For an ascending sequence of integers \(1 \leq p_1 \lt p_2 \lt \cdots \lt p_l \leq N\), a necessary and sufficient condition for the existence of an operation sequence such that the elements remaining in the stack at the end are the \(p_1\)-th, \(p_2\)-th, \(\ldots\), \(p_l\)-th elements of \(A\) is:

\(p_i - p_{i-1}\) is odd for all \(i = 1, 2, \ldots, l+1\),

where \(p_0 \coloneqq 0\) and \(p_{l+1} \coloneqq N+1\).

• (Necessity) For the \(p_i\)-th element to remain in the stack after the \(p_{i-1}\)-th element, the operations for the \((p_{i-1}+1)\)-th through the \((p_i-1)\)-th must be done in such a way that those elements do not remain in the stack.
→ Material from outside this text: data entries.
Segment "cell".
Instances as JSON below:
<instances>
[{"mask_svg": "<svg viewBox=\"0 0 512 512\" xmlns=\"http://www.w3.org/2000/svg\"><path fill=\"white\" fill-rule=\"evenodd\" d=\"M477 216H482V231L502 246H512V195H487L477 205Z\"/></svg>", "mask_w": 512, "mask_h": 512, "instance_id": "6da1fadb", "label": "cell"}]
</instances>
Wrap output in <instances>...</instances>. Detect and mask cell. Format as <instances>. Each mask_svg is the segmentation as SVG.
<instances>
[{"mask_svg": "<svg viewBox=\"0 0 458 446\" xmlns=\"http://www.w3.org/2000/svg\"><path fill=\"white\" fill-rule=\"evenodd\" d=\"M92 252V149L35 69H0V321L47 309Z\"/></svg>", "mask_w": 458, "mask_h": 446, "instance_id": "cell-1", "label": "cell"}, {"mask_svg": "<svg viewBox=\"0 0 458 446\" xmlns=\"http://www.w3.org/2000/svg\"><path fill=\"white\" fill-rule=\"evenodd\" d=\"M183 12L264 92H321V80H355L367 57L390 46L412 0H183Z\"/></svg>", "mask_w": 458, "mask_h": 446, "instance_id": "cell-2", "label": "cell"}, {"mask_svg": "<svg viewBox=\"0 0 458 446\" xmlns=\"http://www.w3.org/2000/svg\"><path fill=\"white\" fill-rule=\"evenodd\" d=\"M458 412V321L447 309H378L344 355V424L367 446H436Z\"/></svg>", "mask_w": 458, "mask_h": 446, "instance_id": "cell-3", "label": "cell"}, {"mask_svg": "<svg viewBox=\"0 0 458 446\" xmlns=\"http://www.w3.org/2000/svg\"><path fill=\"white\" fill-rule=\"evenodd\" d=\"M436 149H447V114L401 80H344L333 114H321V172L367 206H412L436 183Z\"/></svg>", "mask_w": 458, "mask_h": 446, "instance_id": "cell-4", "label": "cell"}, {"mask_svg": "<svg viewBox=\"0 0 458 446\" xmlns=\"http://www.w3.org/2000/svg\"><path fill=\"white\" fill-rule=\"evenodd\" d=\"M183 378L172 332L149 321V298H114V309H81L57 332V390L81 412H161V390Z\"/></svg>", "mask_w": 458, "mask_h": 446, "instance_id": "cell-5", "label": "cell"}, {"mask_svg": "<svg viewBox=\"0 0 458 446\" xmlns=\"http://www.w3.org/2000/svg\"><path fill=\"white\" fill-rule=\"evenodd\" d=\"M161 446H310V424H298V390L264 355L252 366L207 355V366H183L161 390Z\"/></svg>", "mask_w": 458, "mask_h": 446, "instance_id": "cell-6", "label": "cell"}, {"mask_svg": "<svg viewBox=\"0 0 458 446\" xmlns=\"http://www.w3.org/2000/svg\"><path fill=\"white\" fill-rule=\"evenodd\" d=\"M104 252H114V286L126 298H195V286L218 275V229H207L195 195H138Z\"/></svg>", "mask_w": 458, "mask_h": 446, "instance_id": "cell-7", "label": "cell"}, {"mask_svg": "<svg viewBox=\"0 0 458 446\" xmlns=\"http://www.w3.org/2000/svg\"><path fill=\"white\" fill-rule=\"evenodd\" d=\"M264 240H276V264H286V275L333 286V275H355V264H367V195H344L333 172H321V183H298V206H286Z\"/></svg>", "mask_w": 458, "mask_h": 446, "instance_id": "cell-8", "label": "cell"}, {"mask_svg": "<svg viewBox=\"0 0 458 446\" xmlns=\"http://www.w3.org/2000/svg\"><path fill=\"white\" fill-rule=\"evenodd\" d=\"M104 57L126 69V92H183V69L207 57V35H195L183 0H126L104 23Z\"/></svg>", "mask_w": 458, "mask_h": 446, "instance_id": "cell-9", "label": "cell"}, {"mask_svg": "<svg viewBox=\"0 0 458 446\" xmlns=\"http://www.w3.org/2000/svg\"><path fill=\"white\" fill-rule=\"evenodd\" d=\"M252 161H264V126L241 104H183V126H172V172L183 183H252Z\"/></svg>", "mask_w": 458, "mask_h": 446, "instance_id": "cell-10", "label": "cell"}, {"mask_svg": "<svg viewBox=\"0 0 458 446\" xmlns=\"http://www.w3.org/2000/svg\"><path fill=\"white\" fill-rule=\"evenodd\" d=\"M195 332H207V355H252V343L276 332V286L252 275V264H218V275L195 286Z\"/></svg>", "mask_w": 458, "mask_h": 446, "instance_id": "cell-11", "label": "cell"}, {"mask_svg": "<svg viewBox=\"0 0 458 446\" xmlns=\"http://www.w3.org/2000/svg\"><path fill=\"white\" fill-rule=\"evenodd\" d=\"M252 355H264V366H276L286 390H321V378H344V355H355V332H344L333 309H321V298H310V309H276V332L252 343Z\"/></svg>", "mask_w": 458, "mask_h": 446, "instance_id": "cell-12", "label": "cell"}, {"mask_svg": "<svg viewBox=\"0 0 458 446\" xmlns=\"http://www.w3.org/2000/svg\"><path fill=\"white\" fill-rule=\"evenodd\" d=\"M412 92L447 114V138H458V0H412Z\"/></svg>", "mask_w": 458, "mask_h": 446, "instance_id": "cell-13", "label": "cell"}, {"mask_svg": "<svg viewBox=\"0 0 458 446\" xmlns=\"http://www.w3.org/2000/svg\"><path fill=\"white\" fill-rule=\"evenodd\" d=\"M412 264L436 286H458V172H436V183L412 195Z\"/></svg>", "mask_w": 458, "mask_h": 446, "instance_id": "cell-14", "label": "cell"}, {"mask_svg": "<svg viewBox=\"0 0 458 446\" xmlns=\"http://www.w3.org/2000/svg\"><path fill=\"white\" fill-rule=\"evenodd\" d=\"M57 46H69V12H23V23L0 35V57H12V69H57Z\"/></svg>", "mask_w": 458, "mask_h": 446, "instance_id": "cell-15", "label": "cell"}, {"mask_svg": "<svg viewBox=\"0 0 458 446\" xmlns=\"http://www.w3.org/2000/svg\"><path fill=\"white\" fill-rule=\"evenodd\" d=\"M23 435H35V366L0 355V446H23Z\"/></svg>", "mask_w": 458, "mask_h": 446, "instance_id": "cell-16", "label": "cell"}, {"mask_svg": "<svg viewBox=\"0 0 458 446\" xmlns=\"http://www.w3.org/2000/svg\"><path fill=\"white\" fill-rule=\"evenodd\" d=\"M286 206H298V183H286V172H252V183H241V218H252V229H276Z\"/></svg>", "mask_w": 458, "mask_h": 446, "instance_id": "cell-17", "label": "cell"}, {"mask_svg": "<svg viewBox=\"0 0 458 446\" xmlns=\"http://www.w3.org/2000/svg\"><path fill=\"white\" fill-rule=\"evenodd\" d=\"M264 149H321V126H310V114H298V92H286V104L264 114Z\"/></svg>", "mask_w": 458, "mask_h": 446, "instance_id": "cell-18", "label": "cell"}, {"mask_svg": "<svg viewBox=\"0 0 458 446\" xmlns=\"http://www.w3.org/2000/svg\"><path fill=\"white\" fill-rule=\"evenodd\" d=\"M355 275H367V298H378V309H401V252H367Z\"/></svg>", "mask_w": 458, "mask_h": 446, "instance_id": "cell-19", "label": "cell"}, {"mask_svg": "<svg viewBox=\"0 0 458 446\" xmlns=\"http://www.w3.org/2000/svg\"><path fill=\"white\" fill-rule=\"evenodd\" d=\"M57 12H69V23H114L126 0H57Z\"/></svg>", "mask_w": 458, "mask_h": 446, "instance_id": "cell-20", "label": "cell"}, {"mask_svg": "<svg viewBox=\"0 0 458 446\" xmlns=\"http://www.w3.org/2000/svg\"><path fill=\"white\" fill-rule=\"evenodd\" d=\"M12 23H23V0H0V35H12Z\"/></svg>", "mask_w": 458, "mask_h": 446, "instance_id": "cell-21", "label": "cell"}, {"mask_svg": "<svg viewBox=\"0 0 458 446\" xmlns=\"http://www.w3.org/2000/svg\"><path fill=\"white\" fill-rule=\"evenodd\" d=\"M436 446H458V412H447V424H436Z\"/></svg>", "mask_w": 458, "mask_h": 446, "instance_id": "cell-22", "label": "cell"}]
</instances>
Therefore, among those operations from the \((p_{i-1}+1)\)-th to \((p_i-1)\)-th, the number of push operations must equal the number of pop operations. Hence, \(p_i - p_{i-1}\) must be odd.
• (Sufficiency) For each \(i\), during the operations from the \((p_{i-1}+1)\)-th through \((p_i-1)\)-th, one can push and pop alternately in matching numbers, and then push on the \(p_i\)-th operation, so that the desired element remains in the stack.

Therefore, the problem is equivalent to choosing whether each element of \(A\) remains in the stack (conveniently regarding the \(0\)-th and \((N+1)\)-th elements as also remaining) so that the difference between adjacent indices of the remaining elements is odd, and maximizing the sum of the remaining elements.

We can solve this by dynamic programming in \(O(N)\) time, deciding in order for \(i = 1, 2, \ldots, N\) whether to keep the \(i\)-th element in the stack or not. Define the DP table:

\(\mathrm{dp}[i][j] =\) (the maximum possible sum of kept elements among the decisions whether to keep elements up to the \(i\)-th, assuming the most recently kept element was an even number of steps earlier if \(j = 0\), and an odd number of steps earlier if \(j = 1\)).

Using this DP approach, we can solve the problem in \(O(N)\) time.